When three or more studies evaluated the same exposure index and the same congenital anomalies, the authors performed a meta‐analysis to derive a summary risk estimate comparing high‐ and low‐exposure groups. When five or more studies investigated the relationship between total trihalomethane (TTHM) concentration and a specific anomaly, the authors conducted a meta‐analysis to arrive at exposure–response relative risk estimates per 10 μg/L TTHM. TTHM concentrations in local water sources have often been used in epidemiologic studies as a proxy for DBP exposure.
These meta‐analyses provide little evidence for an association. For all congenital anomalies combined, a statistically significant excess risk was found for high versus low exposure to chlorinated water or to TTHM, but the analysis was based on a small number of studies. The authors also found a statistically significant excess risk for ventricular septal defects, but that analysis included only three studies, and there was little evidence of an exposure–response relationship. In addition, the meta‐analyses were weakened by the fact that studies used very different exposure criteria. For instance, among studies that measured TTHM, one defined low exposure as lower than 60 μg per L water, whereas another defined high exposure as higher than 20 μg/L.

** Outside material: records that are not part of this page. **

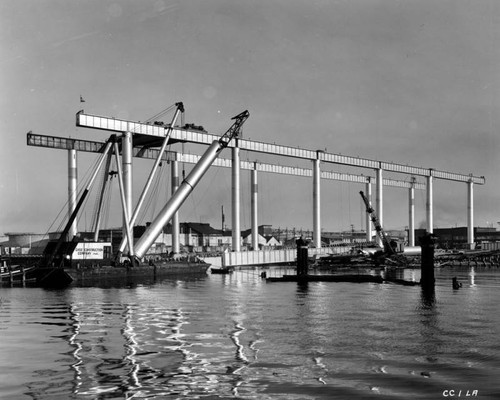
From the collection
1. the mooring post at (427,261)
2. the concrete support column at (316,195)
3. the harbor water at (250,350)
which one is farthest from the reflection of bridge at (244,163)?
the harbor water at (250,350)

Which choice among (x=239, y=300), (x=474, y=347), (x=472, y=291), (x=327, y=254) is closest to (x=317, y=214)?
(x=327, y=254)

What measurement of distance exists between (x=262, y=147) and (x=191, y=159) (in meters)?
10.2

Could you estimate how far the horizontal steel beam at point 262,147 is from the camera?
219ft

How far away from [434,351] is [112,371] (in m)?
9.60

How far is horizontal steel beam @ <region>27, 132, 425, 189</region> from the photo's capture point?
71000 mm

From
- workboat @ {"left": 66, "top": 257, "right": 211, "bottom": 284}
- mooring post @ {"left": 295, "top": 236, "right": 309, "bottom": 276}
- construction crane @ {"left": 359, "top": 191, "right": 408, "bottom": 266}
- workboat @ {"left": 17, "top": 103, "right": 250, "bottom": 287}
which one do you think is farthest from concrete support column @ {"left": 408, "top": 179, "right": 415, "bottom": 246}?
mooring post @ {"left": 295, "top": 236, "right": 309, "bottom": 276}

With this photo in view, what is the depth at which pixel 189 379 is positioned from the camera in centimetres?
1534

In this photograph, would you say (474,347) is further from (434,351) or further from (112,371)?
(112,371)

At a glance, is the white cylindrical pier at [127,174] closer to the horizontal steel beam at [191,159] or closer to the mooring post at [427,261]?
the horizontal steel beam at [191,159]

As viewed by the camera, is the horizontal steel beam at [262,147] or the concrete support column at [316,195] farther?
the concrete support column at [316,195]

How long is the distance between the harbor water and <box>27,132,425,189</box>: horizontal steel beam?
37.9 meters

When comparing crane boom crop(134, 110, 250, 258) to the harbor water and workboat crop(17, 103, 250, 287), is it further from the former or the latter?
the harbor water

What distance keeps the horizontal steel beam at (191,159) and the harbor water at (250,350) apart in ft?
124

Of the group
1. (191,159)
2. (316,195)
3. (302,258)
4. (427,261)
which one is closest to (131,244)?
(302,258)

The authors point to the need for studies that take into account the complex mixtures of DBPs to which people are exposed, which can vary over time, by geographical area, and by route of exposure. This includes conducting studies in places with water supplies that have large amounts of specific DBPs, such as Barcelona, Spain, or Perth, Australia, which have high levels of brominated DBPs. Furthermore, showering, bathing, and swimming activities should be examined in more detail because these activities may yield different levels of exposure compared with drinking water exposure. The review also calls for studies that focus on specific congenital anomalies for which there is likely to be complete case diagnosis and reporting, in addition to case–control studies that follow up on possible associations with ventricular septal defects, which are particularly prone to under‐reporting in registry‐based studies.